Privacy
Privacy
Safeguarding privacy while sharing data is crucial. To enable data sharing safely to that end Rockfish provides several features to protect the sensitive data while maintaiing its utility for analysis, model training, and sharing. Rockfish Privacy features ensures that the data workflows remain compliant, secure, and trustworthy.
Modular Secure Architecture
Rockfish platform's modular architecture is purposefully designed with separate, streamlined modules for data onboarding, model training, and data generation. It allows different personas to handle onboarding and generation separately, enhancing security, operational efficiency, and data privacy. For instance, data engineers ensure proper onboarding and privacy safeguards using the onboarding modile, while data scientists can focus on creating high-quality synthetic data for specific use cases using the Generation module.
Now, lets take a look at the privacy features:
Remapping
Remapping refers to the process of transforming or resturcting a dataset, while maintaining logical consistency. Use the remap functionality if your dataset contains sensitive information that you prefer not to include during training or while sharing.
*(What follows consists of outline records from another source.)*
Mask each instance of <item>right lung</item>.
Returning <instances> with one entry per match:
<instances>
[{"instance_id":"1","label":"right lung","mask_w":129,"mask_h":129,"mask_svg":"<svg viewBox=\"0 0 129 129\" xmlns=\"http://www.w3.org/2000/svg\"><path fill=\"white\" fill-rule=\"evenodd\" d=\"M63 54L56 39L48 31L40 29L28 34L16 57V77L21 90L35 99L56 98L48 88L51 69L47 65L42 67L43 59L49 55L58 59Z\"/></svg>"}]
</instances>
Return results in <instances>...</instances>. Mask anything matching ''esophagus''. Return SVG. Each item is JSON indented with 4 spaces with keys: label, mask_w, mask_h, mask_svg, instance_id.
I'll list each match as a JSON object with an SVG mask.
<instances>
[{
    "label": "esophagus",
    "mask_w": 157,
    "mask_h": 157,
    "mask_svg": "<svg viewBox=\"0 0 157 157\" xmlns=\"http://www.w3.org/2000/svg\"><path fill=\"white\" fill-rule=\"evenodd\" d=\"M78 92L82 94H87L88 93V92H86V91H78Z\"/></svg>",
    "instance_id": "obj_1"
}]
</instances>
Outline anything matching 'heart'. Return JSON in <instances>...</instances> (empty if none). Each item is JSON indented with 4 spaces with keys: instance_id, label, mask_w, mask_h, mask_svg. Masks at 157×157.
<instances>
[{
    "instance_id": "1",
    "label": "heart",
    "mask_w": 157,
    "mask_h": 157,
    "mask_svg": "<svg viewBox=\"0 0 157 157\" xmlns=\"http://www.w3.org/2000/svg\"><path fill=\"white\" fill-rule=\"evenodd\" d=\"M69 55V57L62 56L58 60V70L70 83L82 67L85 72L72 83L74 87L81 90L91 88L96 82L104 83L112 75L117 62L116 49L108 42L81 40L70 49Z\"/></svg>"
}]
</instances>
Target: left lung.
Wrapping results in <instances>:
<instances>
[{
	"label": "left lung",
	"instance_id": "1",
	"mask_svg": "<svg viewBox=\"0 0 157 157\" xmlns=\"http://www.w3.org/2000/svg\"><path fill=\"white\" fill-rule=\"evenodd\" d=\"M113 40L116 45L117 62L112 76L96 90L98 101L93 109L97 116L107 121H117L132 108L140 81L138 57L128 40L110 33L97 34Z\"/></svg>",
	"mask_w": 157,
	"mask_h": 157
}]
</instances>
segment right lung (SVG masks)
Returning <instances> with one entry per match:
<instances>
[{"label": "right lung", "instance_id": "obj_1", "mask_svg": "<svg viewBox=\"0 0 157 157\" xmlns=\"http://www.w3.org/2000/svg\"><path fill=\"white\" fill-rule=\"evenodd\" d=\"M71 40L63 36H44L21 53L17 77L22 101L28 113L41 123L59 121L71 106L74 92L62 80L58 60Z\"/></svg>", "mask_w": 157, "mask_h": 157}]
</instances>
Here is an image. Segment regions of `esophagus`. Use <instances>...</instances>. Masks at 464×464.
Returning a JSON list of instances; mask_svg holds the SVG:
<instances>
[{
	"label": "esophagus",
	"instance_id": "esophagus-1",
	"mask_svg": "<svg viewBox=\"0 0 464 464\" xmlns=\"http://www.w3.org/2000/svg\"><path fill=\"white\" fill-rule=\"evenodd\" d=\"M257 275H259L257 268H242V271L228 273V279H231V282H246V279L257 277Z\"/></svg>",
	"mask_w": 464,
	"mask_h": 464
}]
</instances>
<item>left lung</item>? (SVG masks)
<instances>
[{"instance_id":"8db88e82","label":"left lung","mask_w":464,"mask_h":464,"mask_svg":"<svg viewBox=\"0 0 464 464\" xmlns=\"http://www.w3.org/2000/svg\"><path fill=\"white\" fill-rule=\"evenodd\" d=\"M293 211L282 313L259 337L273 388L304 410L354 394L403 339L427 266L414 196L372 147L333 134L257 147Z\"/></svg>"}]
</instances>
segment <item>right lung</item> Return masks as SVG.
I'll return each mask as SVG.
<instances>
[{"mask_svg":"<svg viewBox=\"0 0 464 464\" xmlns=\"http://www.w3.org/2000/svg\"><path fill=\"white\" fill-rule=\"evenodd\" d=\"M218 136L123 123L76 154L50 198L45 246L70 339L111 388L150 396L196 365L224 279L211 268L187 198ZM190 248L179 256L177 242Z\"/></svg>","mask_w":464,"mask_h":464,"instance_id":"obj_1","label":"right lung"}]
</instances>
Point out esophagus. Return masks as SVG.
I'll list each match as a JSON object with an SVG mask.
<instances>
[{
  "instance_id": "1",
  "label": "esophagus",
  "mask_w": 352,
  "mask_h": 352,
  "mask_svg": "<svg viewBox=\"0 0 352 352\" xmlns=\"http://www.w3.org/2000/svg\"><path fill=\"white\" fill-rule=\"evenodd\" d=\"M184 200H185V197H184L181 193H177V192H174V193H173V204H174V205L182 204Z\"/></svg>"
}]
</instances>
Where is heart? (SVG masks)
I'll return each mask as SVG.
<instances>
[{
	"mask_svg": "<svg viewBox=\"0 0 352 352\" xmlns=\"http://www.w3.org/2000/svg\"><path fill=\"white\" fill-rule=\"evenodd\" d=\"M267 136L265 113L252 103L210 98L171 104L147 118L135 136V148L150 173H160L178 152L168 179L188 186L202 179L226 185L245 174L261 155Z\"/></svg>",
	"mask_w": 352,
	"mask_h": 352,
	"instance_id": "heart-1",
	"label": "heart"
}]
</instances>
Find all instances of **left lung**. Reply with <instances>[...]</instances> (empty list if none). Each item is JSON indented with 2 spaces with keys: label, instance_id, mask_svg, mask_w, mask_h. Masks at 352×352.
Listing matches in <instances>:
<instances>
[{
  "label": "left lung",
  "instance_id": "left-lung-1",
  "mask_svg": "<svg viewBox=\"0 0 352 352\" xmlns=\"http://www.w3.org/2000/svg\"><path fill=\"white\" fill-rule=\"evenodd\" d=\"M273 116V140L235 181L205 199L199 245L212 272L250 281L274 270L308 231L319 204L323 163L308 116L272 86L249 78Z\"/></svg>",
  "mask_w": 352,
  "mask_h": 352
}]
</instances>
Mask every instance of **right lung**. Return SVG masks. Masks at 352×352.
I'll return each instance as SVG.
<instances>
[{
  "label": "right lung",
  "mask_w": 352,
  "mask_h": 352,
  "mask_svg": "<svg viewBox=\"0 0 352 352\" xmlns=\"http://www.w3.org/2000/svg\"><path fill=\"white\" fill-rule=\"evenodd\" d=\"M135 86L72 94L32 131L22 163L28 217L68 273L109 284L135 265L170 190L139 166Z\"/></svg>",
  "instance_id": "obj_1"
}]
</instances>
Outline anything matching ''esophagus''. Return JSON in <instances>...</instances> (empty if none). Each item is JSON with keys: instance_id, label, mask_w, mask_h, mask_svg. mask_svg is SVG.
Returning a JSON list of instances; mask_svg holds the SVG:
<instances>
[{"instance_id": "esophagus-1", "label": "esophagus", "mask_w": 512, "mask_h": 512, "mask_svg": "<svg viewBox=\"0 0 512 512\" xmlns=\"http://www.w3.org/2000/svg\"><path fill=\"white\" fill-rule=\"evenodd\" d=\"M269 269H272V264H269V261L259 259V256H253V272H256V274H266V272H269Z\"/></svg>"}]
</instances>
Rockfish supports default as well as custom remap options for several Personally Identifiable Information (PII) fields like age, credit card numbers, dates, email addresses, IP addresses, names, phone numbers, and social security numbers.
With remap you can:
- Mask the first few characters of every value in a field.
- Bucket specific values in a field into more general categories.
- Replace all values in a field with randomly generated fake ones.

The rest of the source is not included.